DCA isn’t Just Tied Logistic Regression
After posting about discrete choice analysis (DCA) a few days ago, then adding a post about analyzing transportation choices, it occurred to me that DCA isn’t really just a form of logistic regression with parameter tying in its most general form. In its most general form, any number of choices can be presented at run time, whereas in both the machine-learning max-ent style approaches and the stats textbook type approaches to logistic regression, there is always a fixed, finite set of outcome categories.
DCA for Within-Document Coreference
One of the projects on our plate right now involves within-document coreference resolution, which involves resolving which noun phrases in a document refer to the same entities. Thus it’s a bit more general than the classical anaphora resolution problem, which finds antecedents for pronouns. In our case, two mentions of “John Smith” in the same document need to be linked (if they refer to the same person; they won’t if you’re reading Amit Bagga and Breck’ss John Smith resolution paper, or for that matter, the recreation of their results in LingPipe’s clustering tutorial).

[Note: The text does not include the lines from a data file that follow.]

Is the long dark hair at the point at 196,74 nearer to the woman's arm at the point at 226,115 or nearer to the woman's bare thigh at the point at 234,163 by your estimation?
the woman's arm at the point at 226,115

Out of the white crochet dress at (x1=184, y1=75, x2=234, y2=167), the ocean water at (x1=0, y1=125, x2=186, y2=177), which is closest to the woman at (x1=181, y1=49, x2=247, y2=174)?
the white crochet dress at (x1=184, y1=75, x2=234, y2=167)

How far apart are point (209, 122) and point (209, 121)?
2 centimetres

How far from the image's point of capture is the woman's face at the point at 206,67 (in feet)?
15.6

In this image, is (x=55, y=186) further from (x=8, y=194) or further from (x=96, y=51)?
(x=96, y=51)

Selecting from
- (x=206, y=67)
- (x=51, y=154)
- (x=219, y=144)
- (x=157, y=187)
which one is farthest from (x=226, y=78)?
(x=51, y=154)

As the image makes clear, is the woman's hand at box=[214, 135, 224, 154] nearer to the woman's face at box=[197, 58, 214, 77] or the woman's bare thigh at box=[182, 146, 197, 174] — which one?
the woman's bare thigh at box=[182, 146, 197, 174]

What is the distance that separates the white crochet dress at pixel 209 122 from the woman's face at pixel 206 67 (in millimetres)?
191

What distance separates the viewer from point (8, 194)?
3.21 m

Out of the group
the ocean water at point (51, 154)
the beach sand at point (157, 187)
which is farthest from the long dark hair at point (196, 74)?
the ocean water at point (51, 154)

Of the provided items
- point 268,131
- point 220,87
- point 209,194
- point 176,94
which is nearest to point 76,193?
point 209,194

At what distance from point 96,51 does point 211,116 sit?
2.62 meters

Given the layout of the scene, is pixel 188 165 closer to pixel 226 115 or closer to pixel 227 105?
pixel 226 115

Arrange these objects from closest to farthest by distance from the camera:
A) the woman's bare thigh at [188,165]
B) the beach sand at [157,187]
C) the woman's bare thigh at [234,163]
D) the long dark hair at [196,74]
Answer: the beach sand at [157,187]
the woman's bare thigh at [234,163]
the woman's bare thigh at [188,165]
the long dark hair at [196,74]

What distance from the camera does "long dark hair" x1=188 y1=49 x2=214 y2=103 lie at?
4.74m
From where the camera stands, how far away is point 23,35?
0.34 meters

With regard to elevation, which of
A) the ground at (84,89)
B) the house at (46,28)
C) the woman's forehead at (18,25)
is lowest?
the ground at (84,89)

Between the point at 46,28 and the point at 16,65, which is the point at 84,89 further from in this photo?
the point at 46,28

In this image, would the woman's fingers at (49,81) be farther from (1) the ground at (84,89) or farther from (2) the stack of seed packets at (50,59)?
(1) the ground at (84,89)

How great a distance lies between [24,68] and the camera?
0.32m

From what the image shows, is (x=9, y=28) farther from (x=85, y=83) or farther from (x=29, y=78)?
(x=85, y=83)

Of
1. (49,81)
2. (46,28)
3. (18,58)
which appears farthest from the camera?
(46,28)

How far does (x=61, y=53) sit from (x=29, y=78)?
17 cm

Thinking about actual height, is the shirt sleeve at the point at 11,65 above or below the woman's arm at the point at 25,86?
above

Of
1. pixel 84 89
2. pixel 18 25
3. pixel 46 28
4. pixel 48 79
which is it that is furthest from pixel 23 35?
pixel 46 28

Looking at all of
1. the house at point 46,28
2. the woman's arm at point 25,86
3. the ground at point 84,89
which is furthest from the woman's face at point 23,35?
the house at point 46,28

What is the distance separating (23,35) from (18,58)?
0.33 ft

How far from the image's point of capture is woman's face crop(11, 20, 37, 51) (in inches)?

LingPipe’s heuristic coreference package is based on Breck’s thesis work (called CogNIAC). If you troll through the code or read Breck’s paper, you’ll see that it’s essentially a greedy online algorithm that visits the entity mentions in a document in order, and for each mention either links it to a previous linked chain of mentions, or it starts a new chain consisting only of the current mention. Essentially, it’s a greedy online clustering algorithm.
The resolution of a mention is guided by matchers and anti-matchers that score candidate antecedent mention chains based on properties such as the closest matching alias (using a complex comparison allowing for missing tokens), known alias associations, discourse proximity (how far away the last mention in a chain is and how many are intervening), entity type (person, location, and ogranization, and for persons, gender).
So far, there’s nothing for linking common nouns (as there is in ACE), and nothing for linking compound entities (e.g. “John and Mary … They …”).
A DCA Model
We could just throw all those features into a DCA type model! The discrete choices consist of each candidate antecedent mention chain along with the choice of creating a new mention chain. If we can extract a feature vector given a mention chain
and mention
, we’re in business. We could potentially even use the other mention chains in generating the features for mention
, as in
where
is the set of previous mention chains,
is the candidate mention chain, and
is the mention being resolved. With all existing mention chains in play, we can also generate a reasonable feature vector
for the choice of creating a new mention chain out of
given the antecedent candidates
.
The model consists of a coefficient vector . Given a mention
and set of potential antecedent chains
, the probability of a given antecedent is defined in the usual way for log-linear logistic-type models. For linking to an antecedent chain
, we have
.
For a new chain, which we’ll write , we have
.
Given annotated data and a feature extractor, the training cases easy to create. Each instance consists of the features for all previous mention chains and for creating a fresh along with the decision.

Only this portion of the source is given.